Law enforcement officers in Michigan are granted broad powers to perform their duties. They are limited, though, by the U.S. Constitution and other laws. When police officers violate the rights of citizens, those citizens may be able to turn to state or federal laws for recourse. Among the primary purposes of civil rights regulations is the protection of citizens from abuse by government officials. Recovery for victims of police misconduct often includes compensatory damages, punitive damages and attorneys’ fees.

Police officers are generally immune from lawsuits related to the performance of their duties unless they have engaged in unreasonable willful conduct. Liability will not be established in cases where officers have merely failed to exercise due care, meaning negligence is not enough in most cases. The civil rights law most often relied upon by victims of misconduct is Section 1983 of Title 42 of the U.S. Code. It was originally part of the Civil Rights Act of 1871.
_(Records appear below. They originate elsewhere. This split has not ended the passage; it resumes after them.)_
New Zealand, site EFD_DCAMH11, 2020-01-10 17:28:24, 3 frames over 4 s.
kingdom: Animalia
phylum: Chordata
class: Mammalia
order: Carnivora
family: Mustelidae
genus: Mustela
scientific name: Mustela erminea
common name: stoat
Section 1983 makes it illegal for any official acting based on the authority of state law to deprive someone of his or her Constitutional or federal rights. Claims commonly brought against law enforcement officers include false arrest, malicious prosecution and use of excessive force. False arrest is a claim that police have violated the person’s right against unreasonable seizure as granted by the Fourth Amendment.

The victim of a malicious prosecution must demonstrate that the officer initiated a criminal proceeding without probable cause, with malice, and that the case did not result in a conviction. Whether excessive force was used is a question that depends on the specific facts of the case. An attorney with experience in criminal law may be able to help in cases of police misconduct by determining whether rights have been violated.